Task description
The output is a word-for-word repeat of the listing below, free of images.

Extracted records Block Start

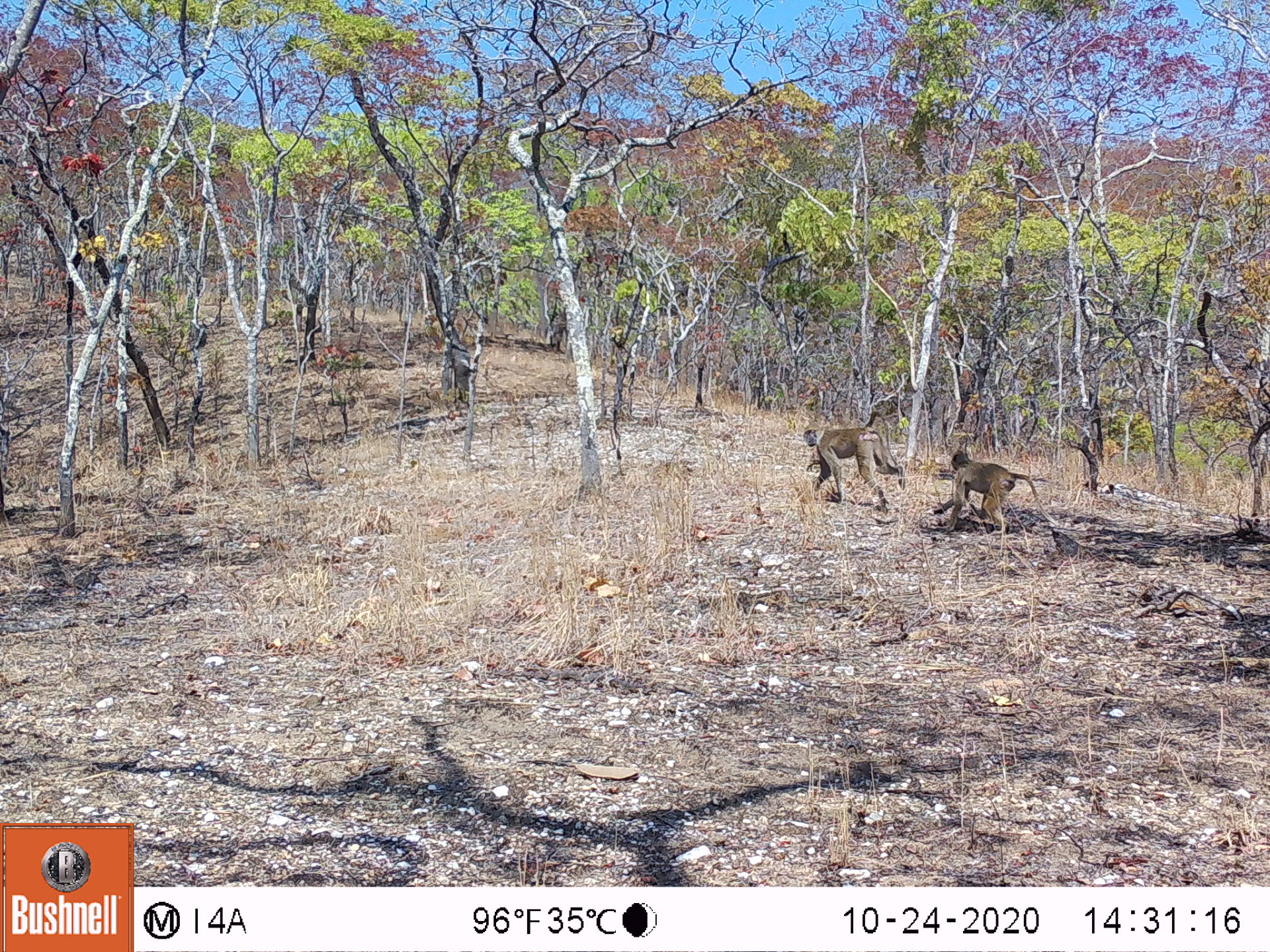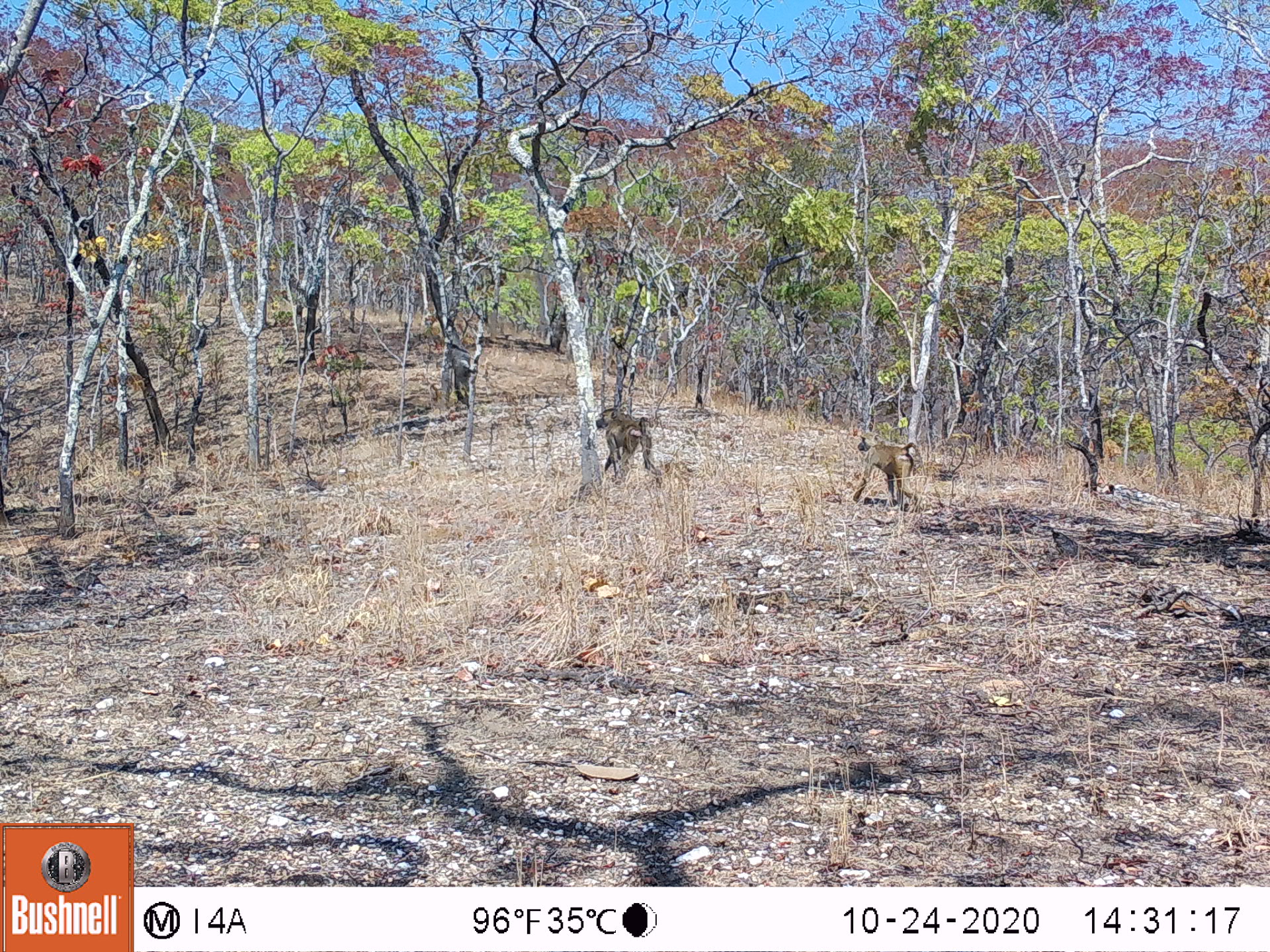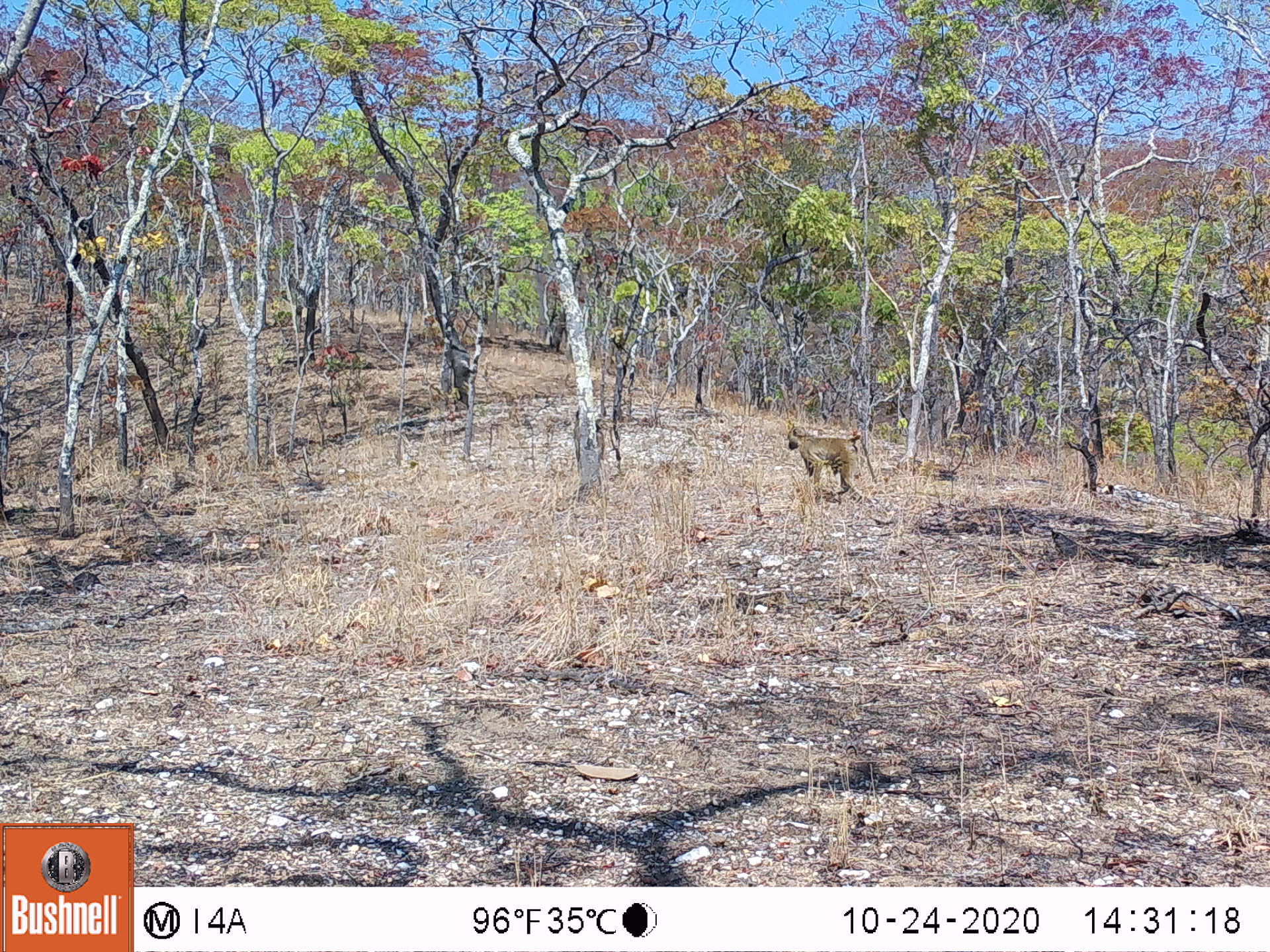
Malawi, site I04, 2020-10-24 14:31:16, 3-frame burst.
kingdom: Animalia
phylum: Chordata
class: Mammalia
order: Primates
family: Cercopithecidae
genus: Papio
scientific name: Papio cynocephalus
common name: yellow baboon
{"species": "yellow baboon (Papio cynocephalus)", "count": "2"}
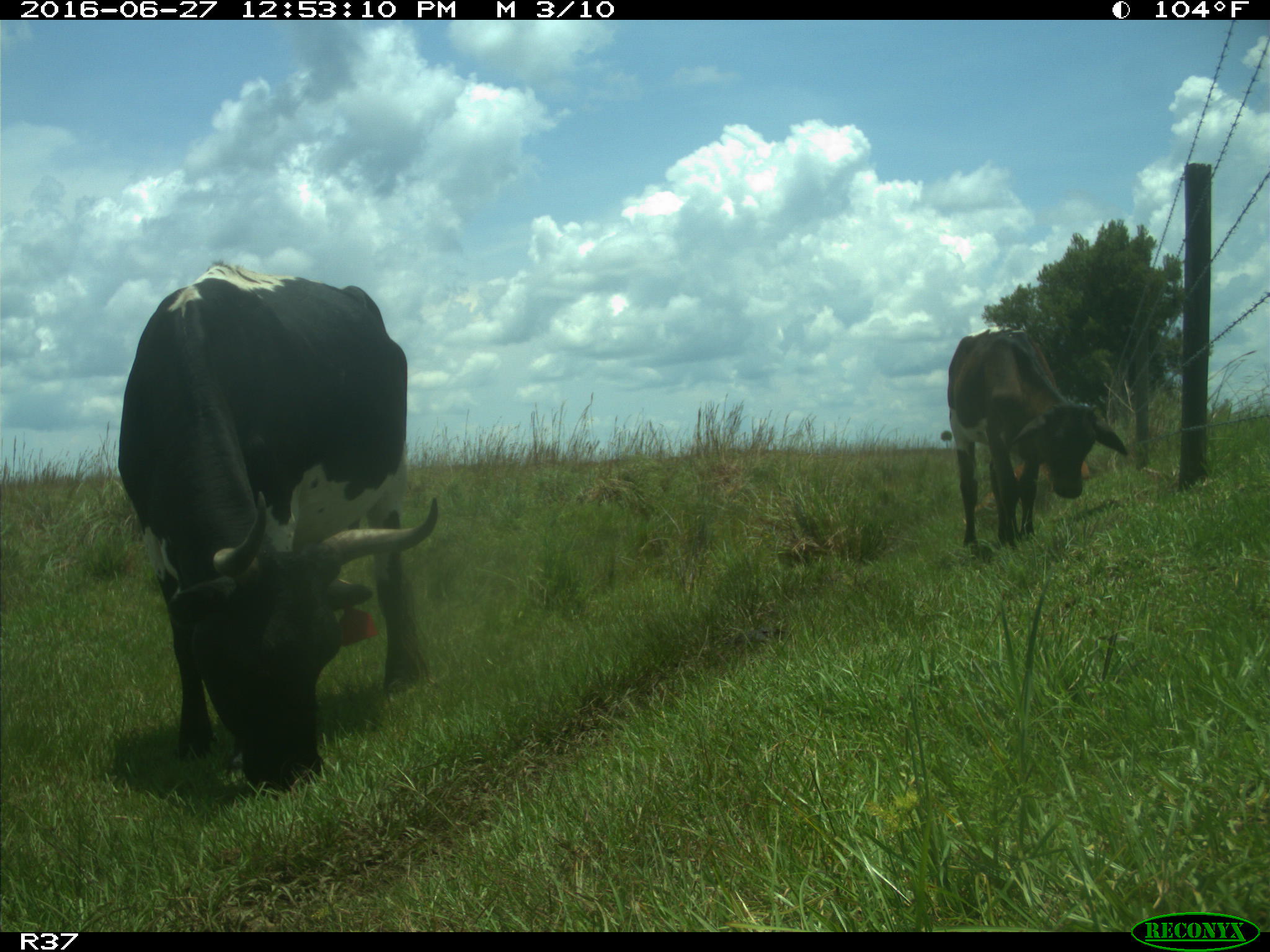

Extracted records Block End

Written answer
Malawi, site I04, 2020-10-24 14:31:16, 3-frame burst.
kingdom: Animalia
phylum: Chordata
class: Mammalia
order: Primates
family: Cercopithecidae
genus: Papio
scientific name: Papio cynocephalus
common name: yellow baboon
{"species": "yellow baboon (Papio cynocephalus)", "count": "2"}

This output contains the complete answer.